Implementation of a random forest machine learning algorithm in the context of Gaia space mission
Tutor / director / evaluatorTorres Gil, Santiago
Document typeMaster thesis
Rights accessOpen Access
Gaia space astrometry mission will scan about one billion stars an average of 70 times each over five years. During the mission time repeated astrometric, photometric and spectroscopic observations of the entire sky down to magnitude 20 will be recorded. In other words, Gaia will be able to build a complete three-dimensional map of 1 per cent of our Galaxy storing a huge amount of results from all stars observed with the highest quality ever achieved.

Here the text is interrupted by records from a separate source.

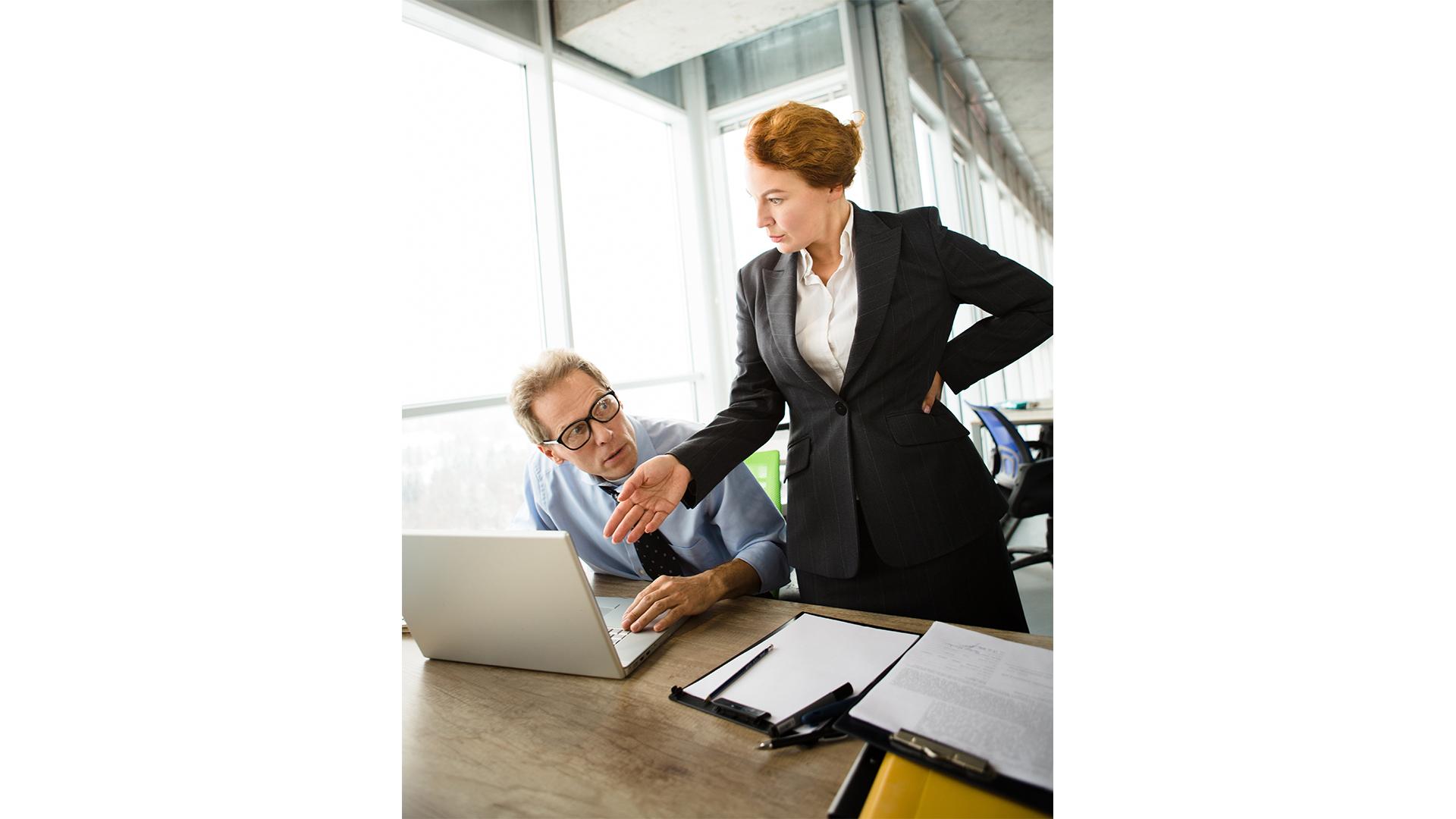 agresszió előítéletek empátia érzelmek faragó melinda főnök főnöki szék hormonok kisebbrendűségi érzés kompromisszum munkahely női főnök pszichológus ványik dóra vezető vezetői poszt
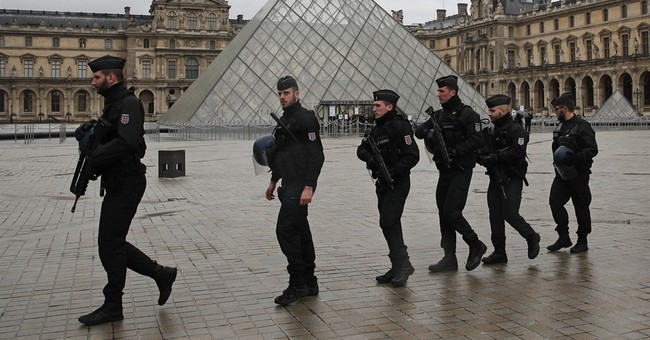 Condition of hospitalized suspect in Louvre attack worsens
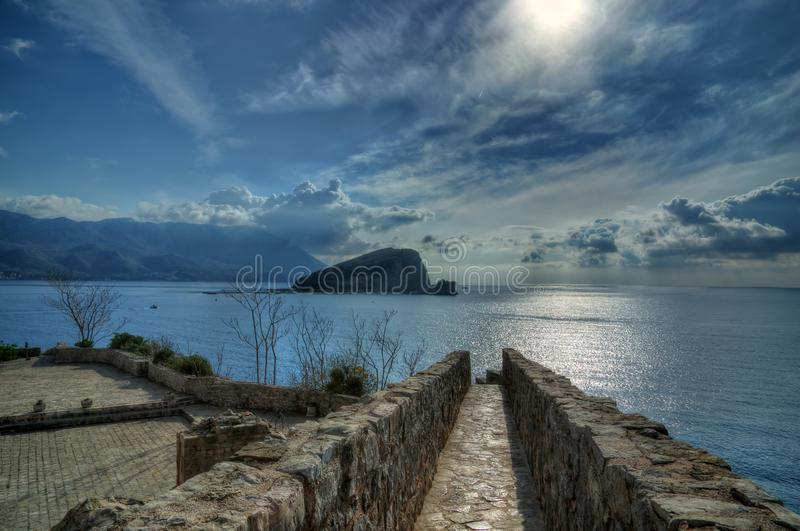 Budva, mar adriático, Montenegro - isla San Nicolás/Sveti Nikola/de la fortaleza Budva fotografía de archivo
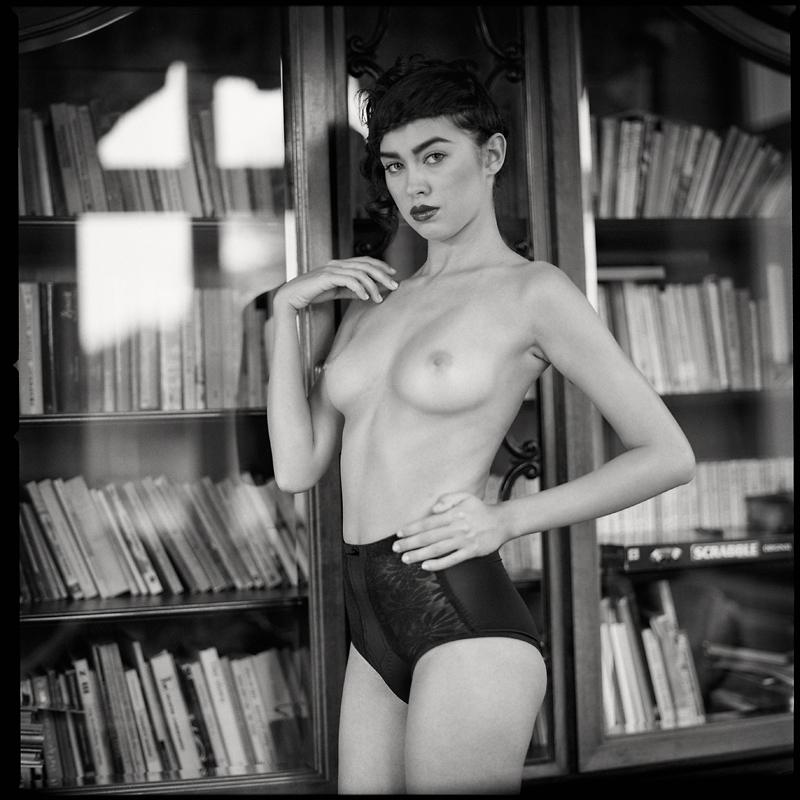 analog, Angelika, Hasselblad 203FE, modelka, akt, nude, plener, Dwór Pomorski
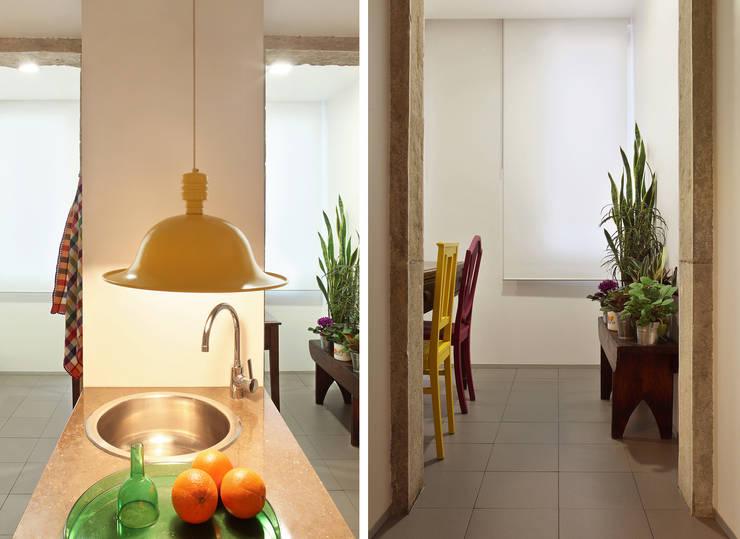 Cocinas de estilo ecléctico de Tiago Patricio Rodrigues, Arquitectura e Interiores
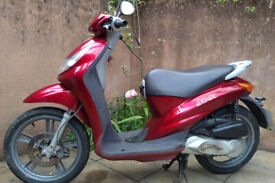 Peugeot Looxor 100cc scooter. Stored for 6 years.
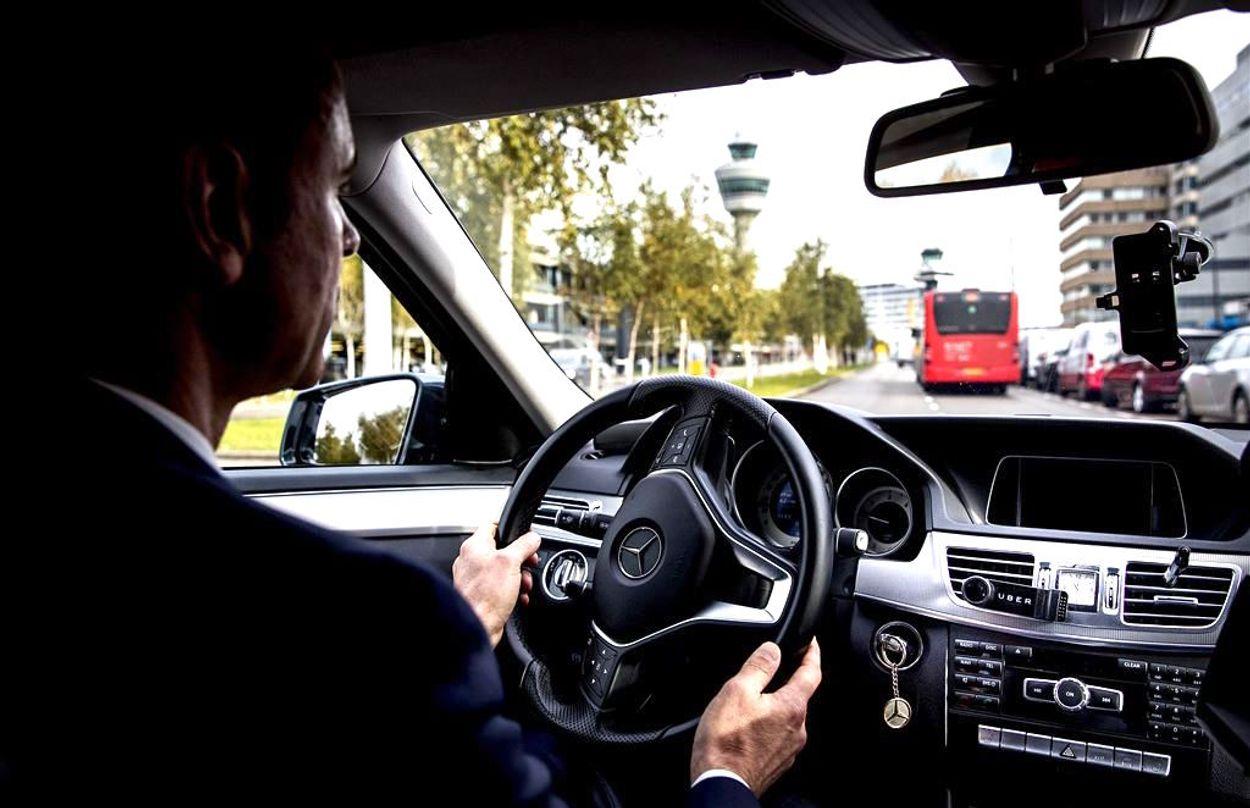 Afbeelding van ZEMBLA onthult: FNV wil proefproces tegen Uber voor betere arbeidspositie chauffeurs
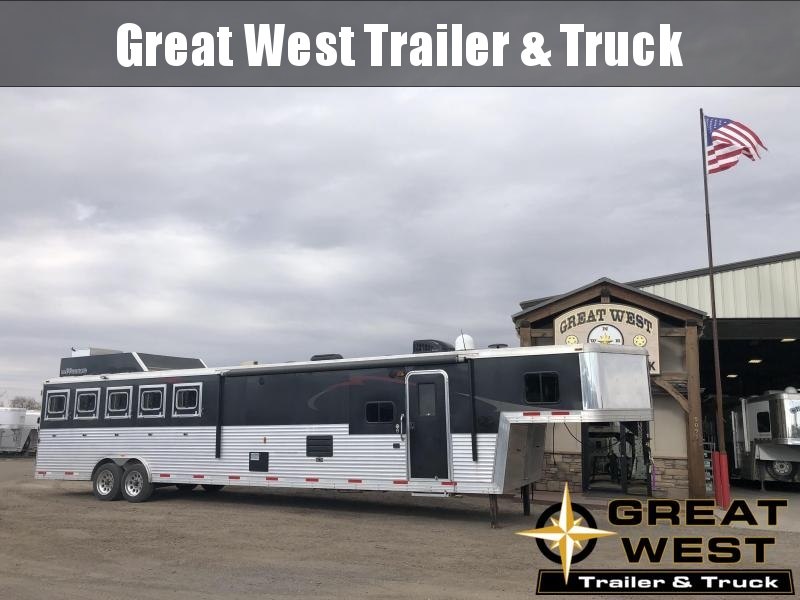 2014 Bison Trailers Bison 5 Horse Bunk Bed Trailer Horse Trailer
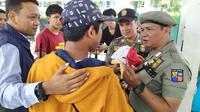 Petugas Gabungan Menggelar Razia Pelajar di Stasiun Bogor pada Senin (30/9/2019). Razia ini Digelar untuk Mengantisipasi Para Pelajar Ikut Berunjuk Rasa di Depan Gedung DPR/MPR, Jakarta. (Foto: Achmad Sudarno/Liputan6.com)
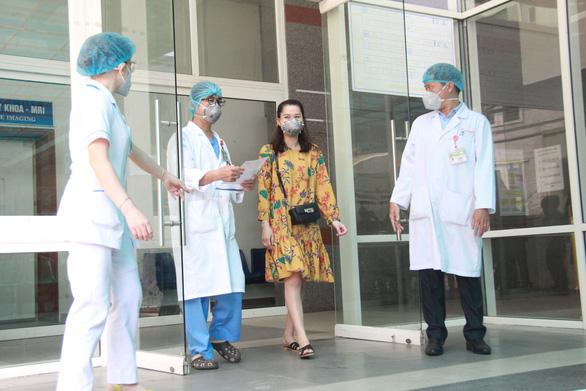 'Cả tháng chưa được về nhà, nhưng 3 bệnh nhân được ra viện là phần thưởng lớn nhất - Ảnh 3.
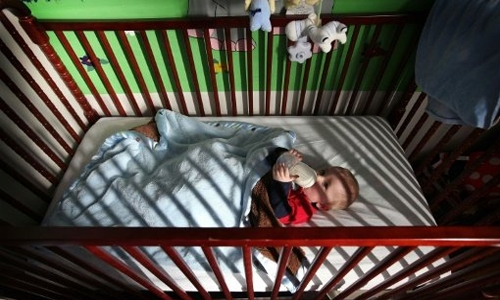Babies should sleep in parents' room first year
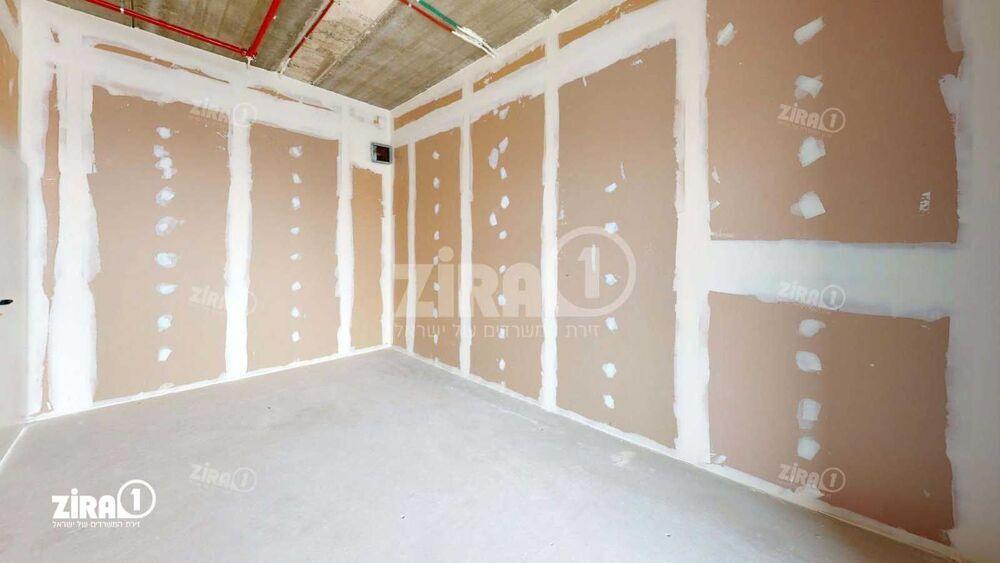 משרד בבניין בית ירון מילר   קומה 4   שטח 184מ״ר    תמונה #0 - 1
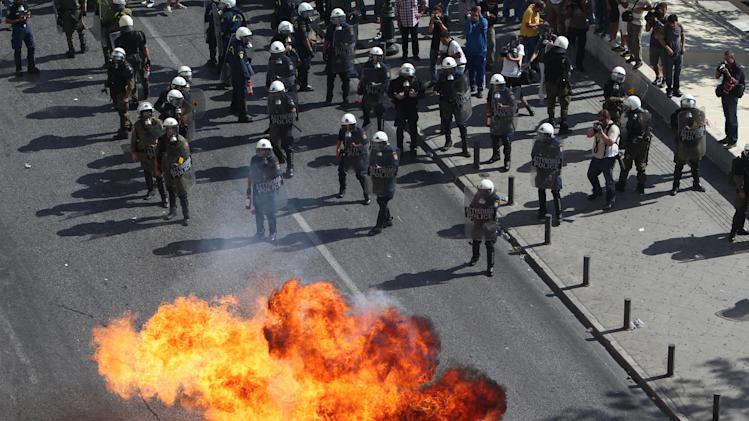 Violence breaks out at Greek anti-austerity demo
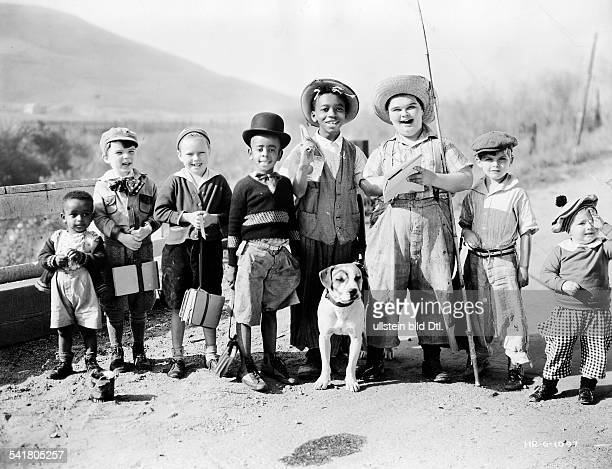 American comedy short films in the 1920/1930ies Scene from the movie 'Our Gang'' The rascals with dog Pete 1933 Vintage property of ullstein bild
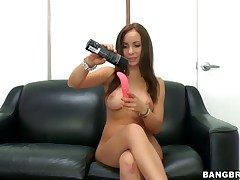 Bella Sianna fills the crevice d�nouement say no to legs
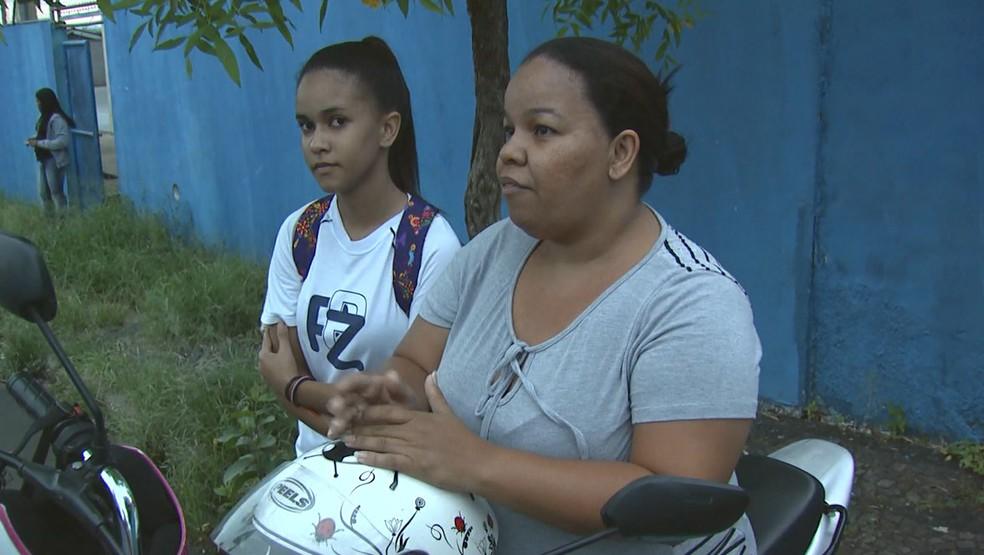 Maria Eduarda Gomes da Silva e mãe estão indignadas com a situação da merenda de Porto Ferreira (Foto: Reprodução/EPTV)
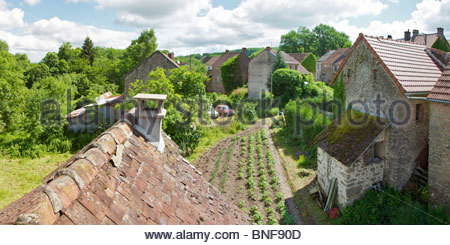 Blick von der Dachterrasse ein kleines Bauernhaus in einem französischen Dorf. Les Verrines, La Creuse, Limousin, - Stockfoto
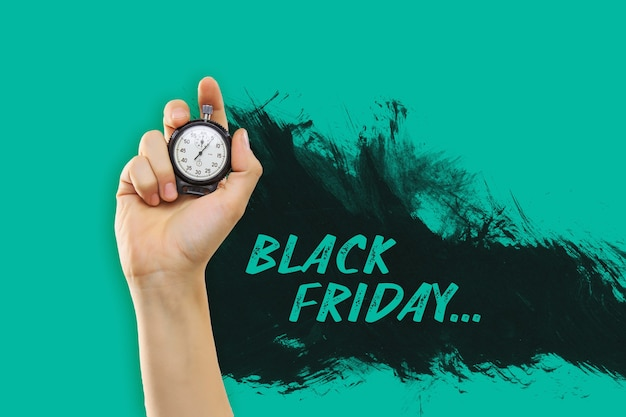 La main masculine tenant un chronomètre sur fond jaune. vente de vendredi noir - concept de magasinage de vacances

All these large amount of astronomical data must be efficiently handled. The use of machine learning algorithms and other automatic classification strategies becomes essential in such a big data frame. The main objective of this master thesis consists to prepare and tested an efficient automatize machine learning algorithm. Five supervised models are considered in this work, becoming the Random Forest algorithm the model that present the best capabilities and performance. We will take advantage of a detailed simulator of the white dwarf population, provided by the Astronomy and Astrophysics Group of the Physics Department of the UPC. This simulator will provide us with a detailed synthetic population that will mimic the characteristic of the observed population of white dwarfs by Gaia. This synthetic population will be used in the learning stage of the Random Forest Algorithm, in order to optimize its implementation to the observed data. Once tested, our algorithm has been applied to the extracted data from available Gaia Data Releases in order to classify its content in the different subpopulations of Galaxy such as the halo or the disk. The accuracy obtained in the present work by our Random Forest algorithm (85\%) represents a substantial improvement with respect to other classical methods (55\%).